We hiked past fields with split rail fences, as well as old fields and small woodlots. The flute-like melodies of Wood Thrush, the loud 'teacher-teacher-teacher' call of Ovenbirds, the musical notes of Black-throated Green Warblers, and the buzzy sounds of Black-throated Blue Warblers floated out of the cool, shady, deciduous woods we passed. It was very tempting to join them under the cooling shade of the canopy.

Other sections of roadway were lined with eastern white cedars, and punctuated with beautiful cattail marshes. The light reeds with their fluffy tops were reflected in the still, dark water of the small pools. In these areas the calls of Common Yellowthroats, Yellow Warblers, Great Crested Flycatchers, and Red-winged Blackbirds filled the air. Common Grackles were frantically flying back and forth with large beakfulls of insects for the nestlings. A few frogs occasionally called.

 
 

Our birding highlight for the day came at one of these roadside cattail marshes. A Wilson's Snipe, sitting atop a small snag, emitting its loud, persistent cries! These endearing, plump, long-billed birds are among the most widespread shorebirds in North America. They can be found in wet, marshy areas, including bogs, fens, alder and willow swamps, wet meadows, and along rivers and ponds. Wilson's Snipes use their flexible bills to probe for invertebrate prey deep in the soil, and can swallow smaller morsels without having to pull their bills up. Snipes emit a unique "winnowing" sound when they fly which is produced by their tail feathers. The Wilson's Snipe we met on the edge of the marsh came right up to us, calling, and shuffling down into the gravel. It was a very exciting encounter.




















By mid-afternoon the heat was pretty oppressive, especially walking along the side of paved and gravel roads in the full and blinding sun.  Owing to the heat and humidity we took a break for several hours in the shade of the single tree that we could find until later in the afternoon.  Then around 4 or 5 pm, about the time we would normally be slowing down to find a place to camp for the evening, we continued on. Ultimately we got to Smith Falls around 9pm after hiking for just over 40 km and just as the sun was setting.


We were very glad to make it into Smiths Falls to take a much needed break. We have three online presentations scheduled for the coming days which will require a WiFi connection, and we need to find a way to replace our charge cable, so we will be spending a few days here in Smiths Falls to rest and recover. We are also taking the opportunity to switch out some of our winter gear which is heavy, hot, and clearly unnecessary at this point.   The possibility also exists for us to switch to our "prairie plan" and simply switch our backpacks for the hiking cart which we have purchased for trekking with more gear across the central sections of Canada.

- YOUR OBJECTIVE
Return the part of the hiking account that starts with "We were very" and goes on through "sections of Canada.", copied word for word.

- RECORD EXTRACTS

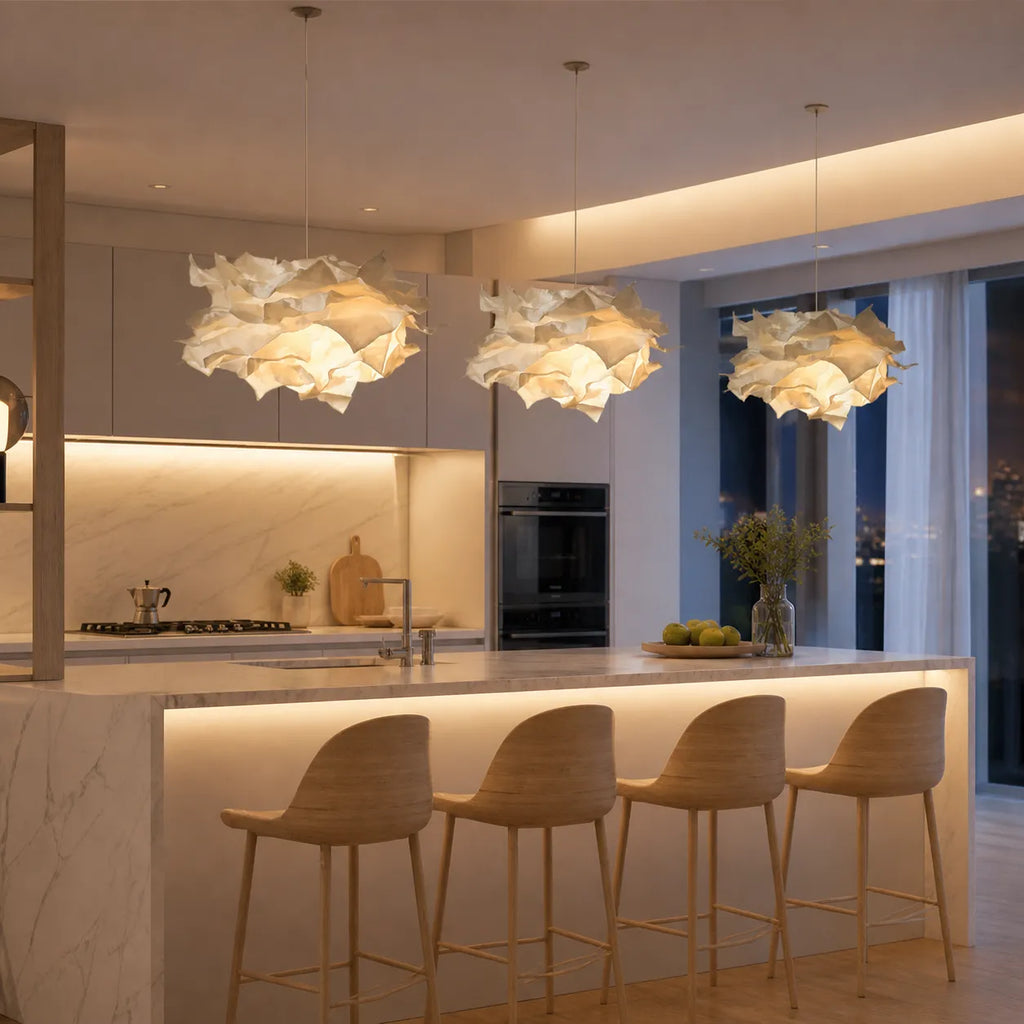 Suspension avec abat-jour en papier inspiré des nuages et lumière d’ambiance LED chaleureuse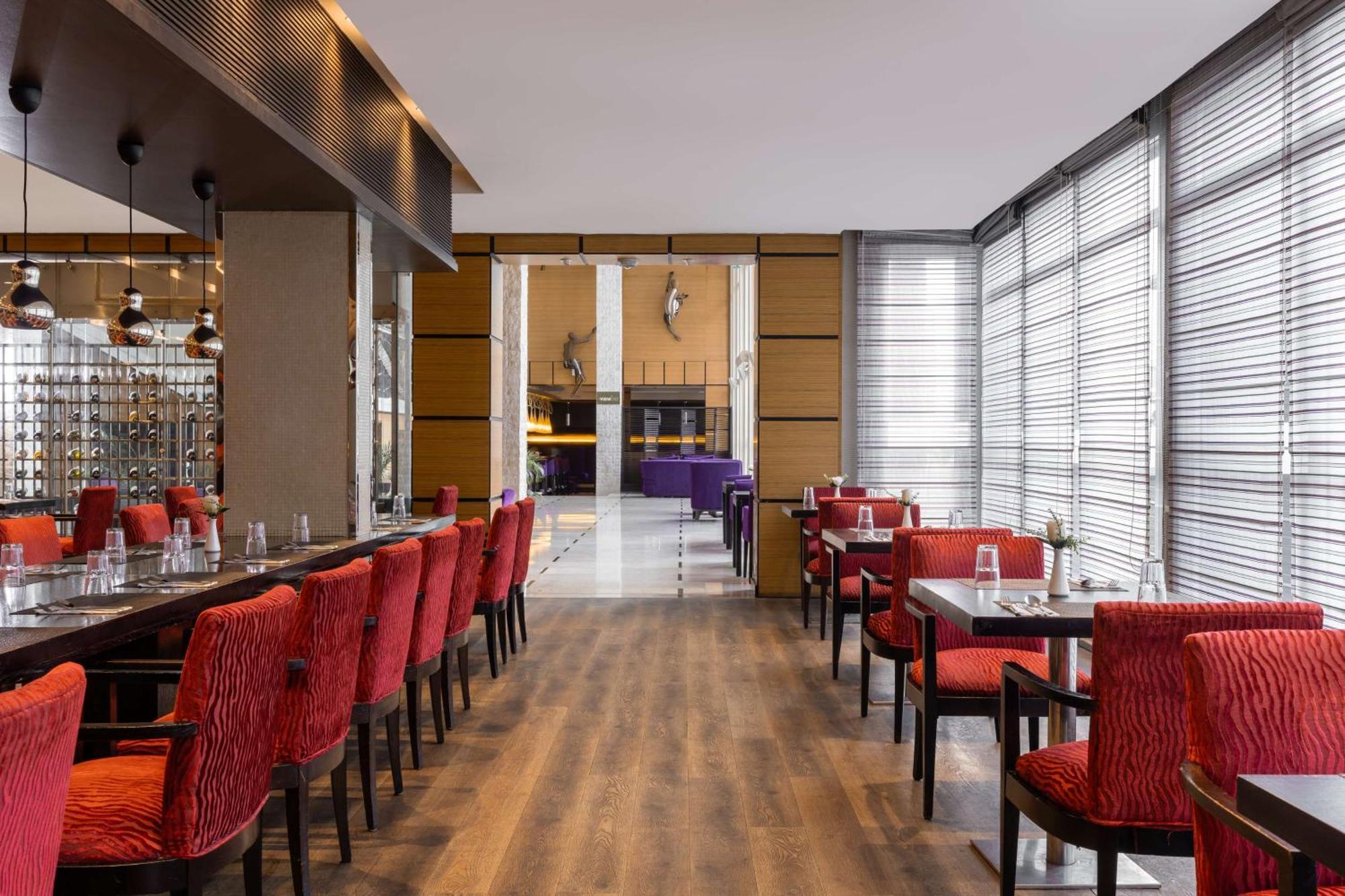Hotel Radisson Blu Anchorage 5*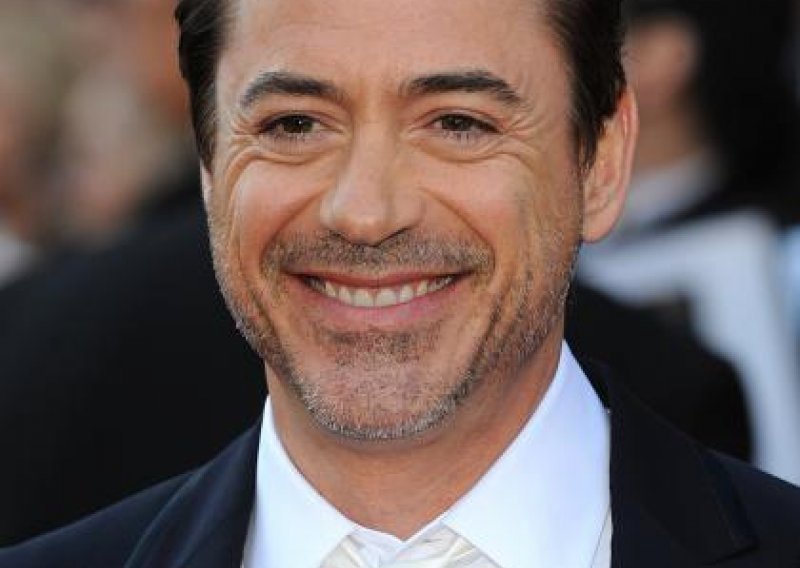 Robert Downey Jr. se nakon 'Osvetnika' kupa u novcu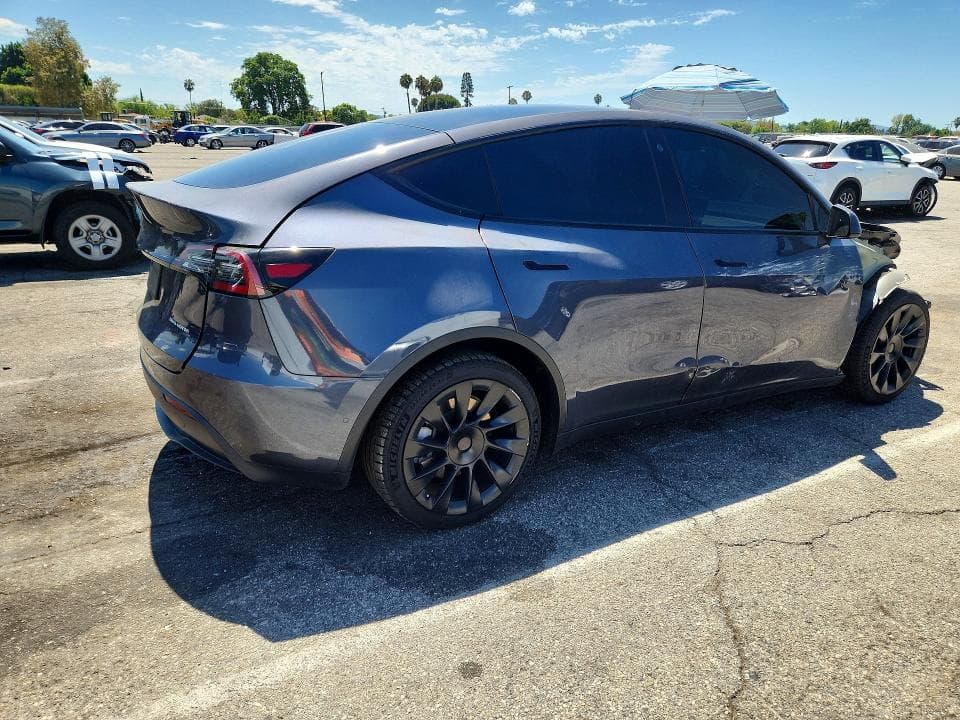 2022 TESLA MODEL Y 3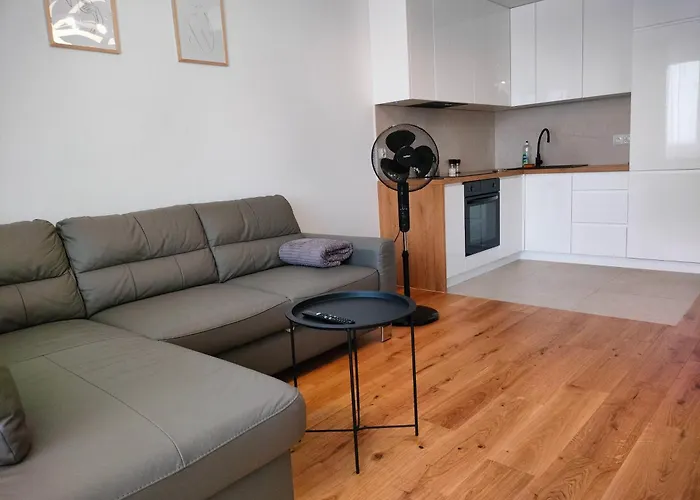 Apartment 8 Pietro Self Check-in, Parking Rzeszow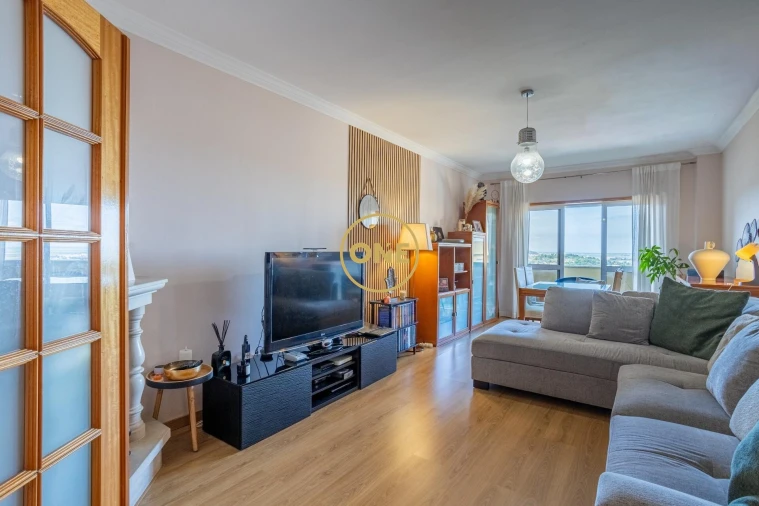Apartamento T3 para Venda em Póvoa de Santa Iria e Forte da Casa Foto 4
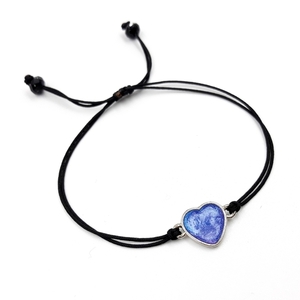 Βραχιόλι καρδιά ασημί χρώμα, υγρό γυαλί σε μωβ μπλε μεταλλικά χρώματα. - γυαλί, charms, καρδιά, χεριού, αυξομειούμενα - 2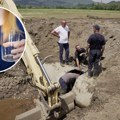 Dok jedni ostaju bez kapi vode za piće, drugi bahato zalivaju bašte: Rekordna potrošnja u ovom delu Srbije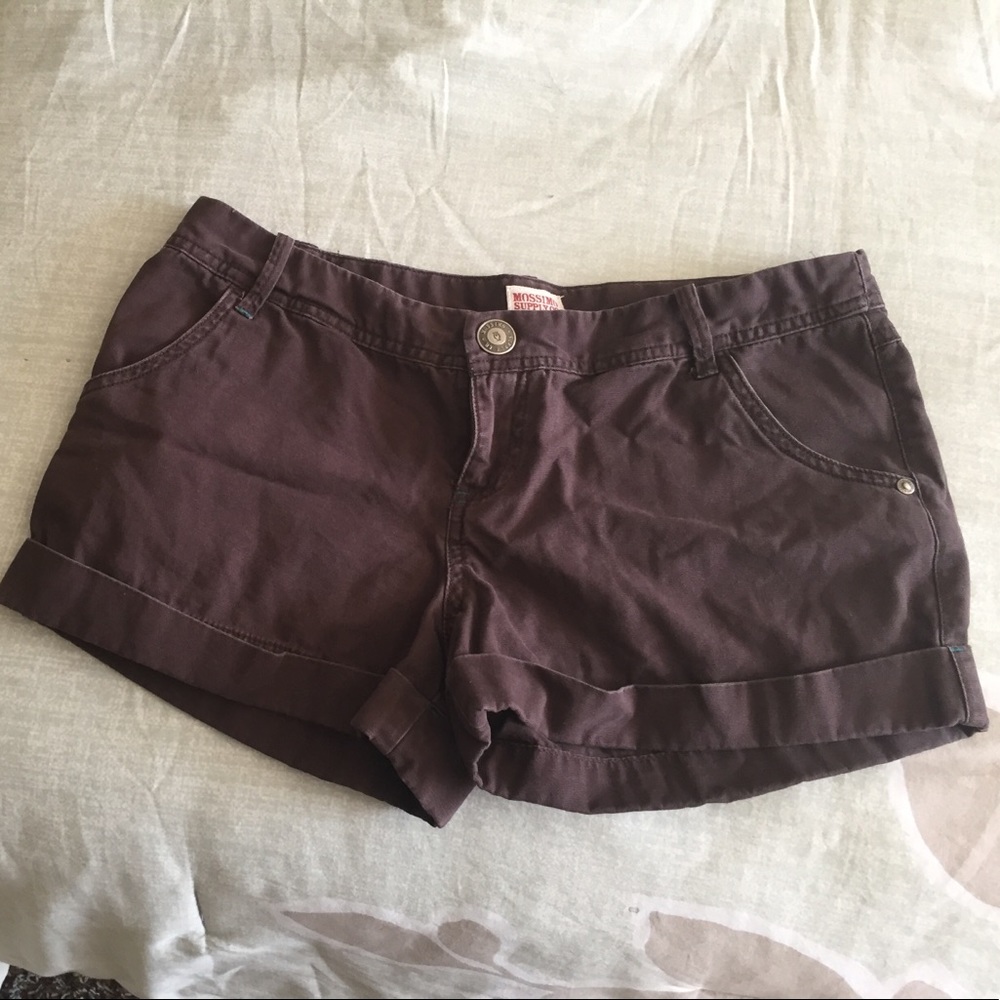 Brown 3" shorts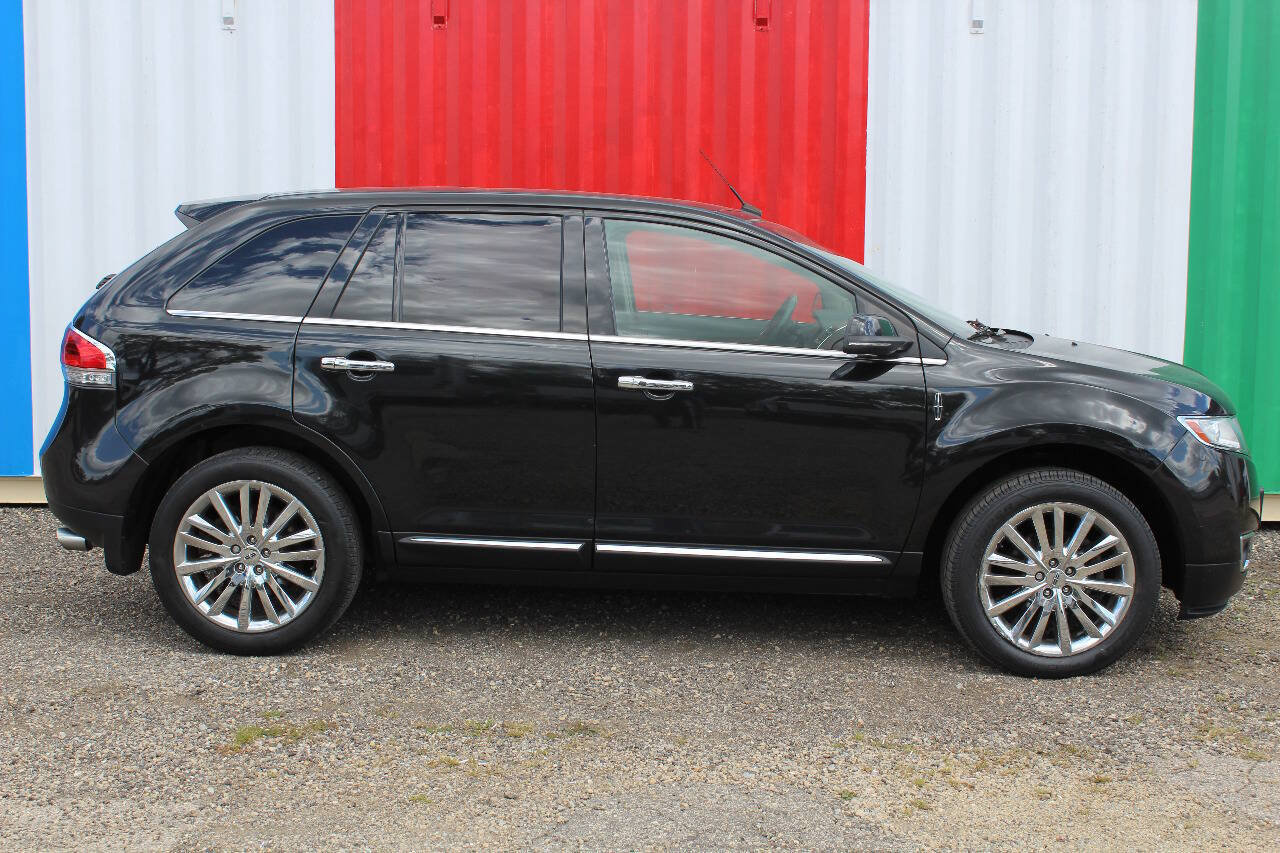 Used 2014 Lincoln MKX AWD w/ Equipment Group 102A image 5
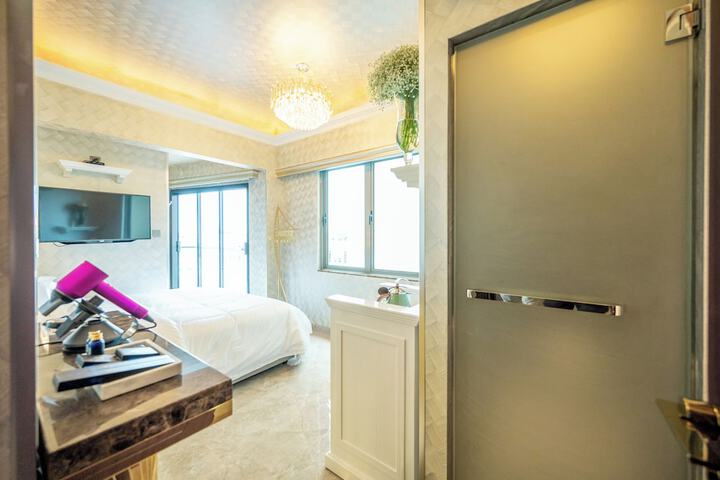 Room 76 of 285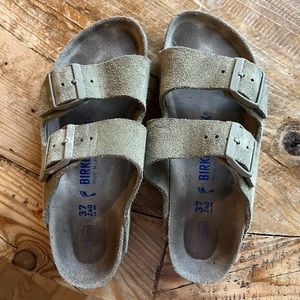 Arizona suede two strap, soft bed, khaki color.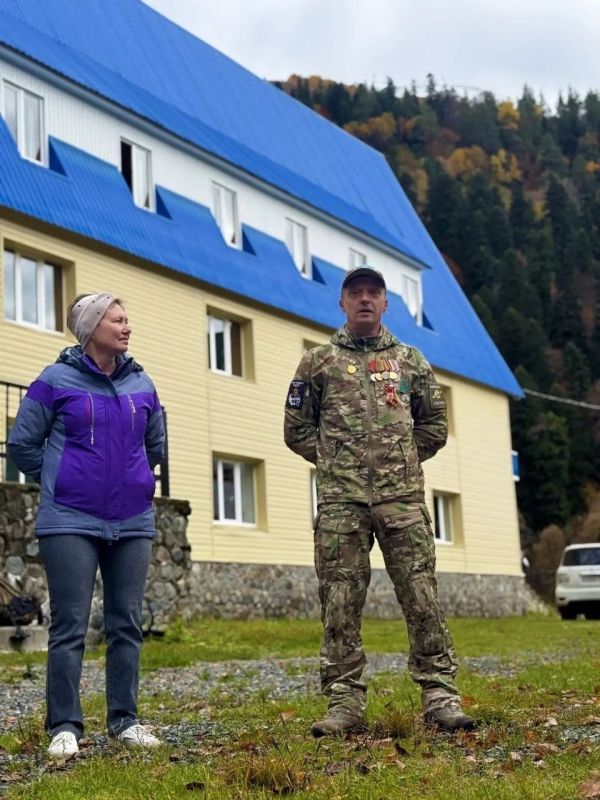 Руководитель штаба КСВО по Карачаевскому району, ветеран боевых действий, член Ассоциации ветеранов СВО в КЧР Алексей Мосиенко провёл урок мужества для учащихся школы № 15 села Казинка Шпаковского района Ставропольского края Руководитель штаба КСВО по Карачаевскому району, ветеран боевых действий, член Ассоциации ветеранов СВО в КЧР Алексей Мосиенко провёл урок мужества для учащихся школы № 15 села Казинка Шпаковского района Ставропольского края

- EXERCISE SOLUTION
We were very glad to make it into Smiths Falls to take a much needed break. We have three online presentations scheduled for the coming days which will require a WiFi connection, and we need to find a way to replace our charge cable, so we will be spending a few days here in Smiths Falls to rest and recover. We are also taking the opportunity to switch out some of our winter gear which is heavy, hot, and clearly unnecessary at this point.   The possibility also exists for us to switch to our "prairie plan" and simply switch our backpacks for the hiking cart which we have purchased for trekking with more gear across the central sections of Canada.